= Items from a data source =

....

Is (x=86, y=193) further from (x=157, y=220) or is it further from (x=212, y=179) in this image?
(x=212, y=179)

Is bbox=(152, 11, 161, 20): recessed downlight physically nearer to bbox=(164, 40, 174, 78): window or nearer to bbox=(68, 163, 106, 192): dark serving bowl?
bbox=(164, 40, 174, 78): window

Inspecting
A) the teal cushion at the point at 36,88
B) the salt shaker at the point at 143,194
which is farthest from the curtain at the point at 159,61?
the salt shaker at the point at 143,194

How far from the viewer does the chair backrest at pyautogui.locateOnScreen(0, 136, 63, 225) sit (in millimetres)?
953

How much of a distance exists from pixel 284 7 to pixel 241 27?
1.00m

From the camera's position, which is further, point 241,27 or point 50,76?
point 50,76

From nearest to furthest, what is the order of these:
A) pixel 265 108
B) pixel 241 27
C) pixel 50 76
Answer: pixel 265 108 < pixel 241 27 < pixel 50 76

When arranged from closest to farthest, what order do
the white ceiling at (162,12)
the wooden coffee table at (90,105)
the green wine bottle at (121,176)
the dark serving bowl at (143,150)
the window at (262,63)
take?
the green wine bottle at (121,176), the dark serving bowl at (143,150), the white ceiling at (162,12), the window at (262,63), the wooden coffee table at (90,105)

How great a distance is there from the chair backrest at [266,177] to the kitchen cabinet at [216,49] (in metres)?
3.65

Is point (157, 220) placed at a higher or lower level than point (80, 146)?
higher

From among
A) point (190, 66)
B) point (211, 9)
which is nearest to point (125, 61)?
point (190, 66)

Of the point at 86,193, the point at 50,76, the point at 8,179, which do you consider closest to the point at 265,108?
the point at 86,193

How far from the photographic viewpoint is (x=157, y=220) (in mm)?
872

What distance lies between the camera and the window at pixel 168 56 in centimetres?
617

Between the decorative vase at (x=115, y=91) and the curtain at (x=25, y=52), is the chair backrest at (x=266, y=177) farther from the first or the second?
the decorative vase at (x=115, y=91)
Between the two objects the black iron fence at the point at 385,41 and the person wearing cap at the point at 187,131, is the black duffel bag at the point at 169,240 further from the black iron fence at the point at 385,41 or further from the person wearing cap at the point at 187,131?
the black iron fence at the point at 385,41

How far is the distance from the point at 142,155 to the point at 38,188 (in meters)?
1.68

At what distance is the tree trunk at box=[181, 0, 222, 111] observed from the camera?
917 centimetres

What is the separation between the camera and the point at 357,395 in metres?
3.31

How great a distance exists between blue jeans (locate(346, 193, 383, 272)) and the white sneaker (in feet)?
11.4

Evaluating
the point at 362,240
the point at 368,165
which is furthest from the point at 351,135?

....

= Directions for this task =
Switch "camera" to "observer" in the listing, starting with the line that contains "How far from the photographic" and going on through the end of the listing, and leave everything else unchanged. Return only those lines.

= The reply =
How far from the photographic viewpoint is (x=157, y=220) (in mm)?
872

What distance lies between the observer and the window at pixel 168 56 in centimetres?
617

Between the decorative vase at (x=115, y=91) and the curtain at (x=25, y=52), is the chair backrest at (x=266, y=177) farther from the first or the second?
the decorative vase at (x=115, y=91)
Between the two objects the black iron fence at the point at 385,41 and the person wearing cap at the point at 187,131, is the black duffel bag at the point at 169,240 further from the black iron fence at the point at 385,41 or further from the person wearing cap at the point at 187,131?
the black iron fence at the point at 385,41

How far is the distance from the point at 142,155 to the point at 38,188 (in meters)?
1.68

At what distance is the tree trunk at box=[181, 0, 222, 111] observed from the observer?
917 centimetres

What is the separation between the observer and the point at 357,395 in metres?
3.31

How great a distance exists between blue jeans (locate(346, 193, 383, 272)) and the white sneaker (in feet)?
11.4

Evaluating
the point at 362,240
the point at 368,165
which is furthest from the point at 351,135?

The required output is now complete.